▸ **Extracted information**:
--- START ---

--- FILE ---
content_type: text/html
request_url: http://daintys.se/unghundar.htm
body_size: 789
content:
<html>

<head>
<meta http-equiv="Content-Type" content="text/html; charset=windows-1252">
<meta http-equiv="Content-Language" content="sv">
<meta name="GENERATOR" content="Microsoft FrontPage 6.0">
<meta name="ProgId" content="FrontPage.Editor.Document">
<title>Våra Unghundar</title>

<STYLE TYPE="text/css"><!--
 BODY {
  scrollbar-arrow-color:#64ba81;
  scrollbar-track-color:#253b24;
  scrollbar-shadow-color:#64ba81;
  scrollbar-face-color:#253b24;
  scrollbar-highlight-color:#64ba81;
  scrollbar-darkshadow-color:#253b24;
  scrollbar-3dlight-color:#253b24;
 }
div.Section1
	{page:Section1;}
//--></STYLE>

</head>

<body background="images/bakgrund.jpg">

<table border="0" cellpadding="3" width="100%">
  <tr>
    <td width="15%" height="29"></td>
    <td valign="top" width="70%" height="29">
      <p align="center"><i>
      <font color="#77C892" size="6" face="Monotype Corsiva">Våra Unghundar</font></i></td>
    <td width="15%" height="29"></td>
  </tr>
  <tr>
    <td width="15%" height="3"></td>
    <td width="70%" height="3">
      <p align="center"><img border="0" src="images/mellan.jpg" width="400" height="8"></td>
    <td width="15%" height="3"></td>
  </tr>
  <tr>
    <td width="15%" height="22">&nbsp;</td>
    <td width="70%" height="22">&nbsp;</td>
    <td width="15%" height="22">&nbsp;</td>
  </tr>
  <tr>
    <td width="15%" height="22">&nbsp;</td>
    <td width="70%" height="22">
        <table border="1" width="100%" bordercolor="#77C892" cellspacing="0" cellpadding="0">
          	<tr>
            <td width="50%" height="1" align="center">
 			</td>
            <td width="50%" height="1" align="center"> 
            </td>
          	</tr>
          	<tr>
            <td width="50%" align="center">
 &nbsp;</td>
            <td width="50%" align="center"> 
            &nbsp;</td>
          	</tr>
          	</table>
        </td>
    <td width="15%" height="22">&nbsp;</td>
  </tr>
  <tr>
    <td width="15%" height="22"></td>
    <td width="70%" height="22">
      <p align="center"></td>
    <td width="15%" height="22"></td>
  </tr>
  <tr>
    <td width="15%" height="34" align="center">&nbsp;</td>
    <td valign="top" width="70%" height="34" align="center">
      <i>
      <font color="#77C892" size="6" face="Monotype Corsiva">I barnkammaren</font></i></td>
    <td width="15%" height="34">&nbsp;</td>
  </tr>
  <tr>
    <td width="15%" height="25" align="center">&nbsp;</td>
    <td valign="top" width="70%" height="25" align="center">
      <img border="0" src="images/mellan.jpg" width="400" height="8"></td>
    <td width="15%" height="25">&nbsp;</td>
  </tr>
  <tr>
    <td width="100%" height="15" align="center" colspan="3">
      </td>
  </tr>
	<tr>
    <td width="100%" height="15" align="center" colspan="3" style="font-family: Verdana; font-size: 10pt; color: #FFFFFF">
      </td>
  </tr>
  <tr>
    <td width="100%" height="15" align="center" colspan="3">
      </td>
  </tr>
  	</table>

--- END ---

▸ **Task goal**:
All of the data above needs to be written out again, exactly.

▸ **Response to this task**:
--- FILE ---
content_type: text/html
request_url: http://daintys.se/unghundar.htm
body_size: 789
content:
<html>

<head>
<meta http-equiv="Content-Type" content="text/html; charset=windows-1252">
<meta http-equiv="Content-Language" content="sv">
<meta name="GENERATOR" content="Microsoft FrontPage 6.0">
<meta name="ProgId" content="FrontPage.Editor.Document">
<title>Våra Unghundar</title>

<STYLE TYPE="text/css"><!--
 BODY {
  scrollbar-arrow-color:#64ba81;
  scrollbar-track-color:#253b24;
  scrollbar-shadow-color:#64ba81;
  scrollbar-face-color:#253b24;
  scrollbar-highlight-color:#64ba81;
  scrollbar-darkshadow-color:#253b24;
  scrollbar-3dlight-color:#253b24;
 }
div.Section1
	{page:Section1;}
//--></STYLE>

</head>

<body background="images/bakgrund.jpg">

<table border="0" cellpadding="3" width="100%">
  <tr>
    <td width="15%" height="29"></td>
    <td valign="top" width="70%" height="29">
      <p align="center"><i>
      <font color="#77C892" size="6" face="Monotype Corsiva">Våra Unghundar</font></i></td>
    <td width="15%" height="29"></td>
  </tr>
  <tr>
    <td width="15%" height="3"></td>
    <td width="70%" height="3">
      <p align="center"><img border="0" src="images/mellan.jpg" width="400" height="8"></td>
    <td width="15%" height="3"></td>
  </tr>
  <tr>
    <td width="15%" height="22">&nbsp;</td>
    <td width="70%" height="22">&nbsp;</td>
    <td width="15%" height="22">&nbsp;</td>
  </tr>
  <tr>
    <td width="15%" height="22">&nbsp;</td>
    <td width="70%" height="22">
        <table border="1" width="100%" bordercolor="#77C892" cellspacing="0" cellpadding="0">
          	<tr>
            <td width="50%" height="1" align="center">
 			</td>
            <td width="50%" height="1" align="center"> 
            </td>
          	</tr>
          	<tr>
            <td width="50%" align="center">
 &nbsp;</td>
            <td width="50%" align="center"> 
            &nbsp;</td>
          	</tr>
          	</table>
        </td>
    <td width="15%" height="22">&nbsp;</td>
  </tr>
  <tr>
    <td width="15%" height="22"></td>
    <td width="70%" height="22">
      <p align="center"></td>
    <td width="15%" height="22"></td>
  </tr>
  <tr>
    <td width="15%" height="34" align="center">&nbsp;</td>
    <td valign="top" width="70%" height="34" align="center">
      <i>
      <font color="#77C892" size="6" face="Monotype Corsiva">I barnkammaren</font></i></td>
    <td width="15%" height="34">&nbsp;</td>
  </tr>
  <tr>
    <td width="15%" height="25" align="center">&nbsp;</td>
    <td valign="top" width="70%" height="25" align="center">
      <img border="0" src="images/mellan.jpg" width="400" height="8"></td>
    <td width="15%" height="25">&nbsp;</td>
  </tr>
  <tr>
    <td width="100%" height="15" align="center" colspan="3">
      </td>
  </tr>
	<tr>
    <td width="100%" height="15" align="center" colspan="3" style="font-family: Verdana; font-size: 10pt; color: #FFFFFF">
      </td>
  </tr>
  <tr>
    <td width="100%" height="15" align="center" colspan="3">
      </td>
  </tr>
  	</table>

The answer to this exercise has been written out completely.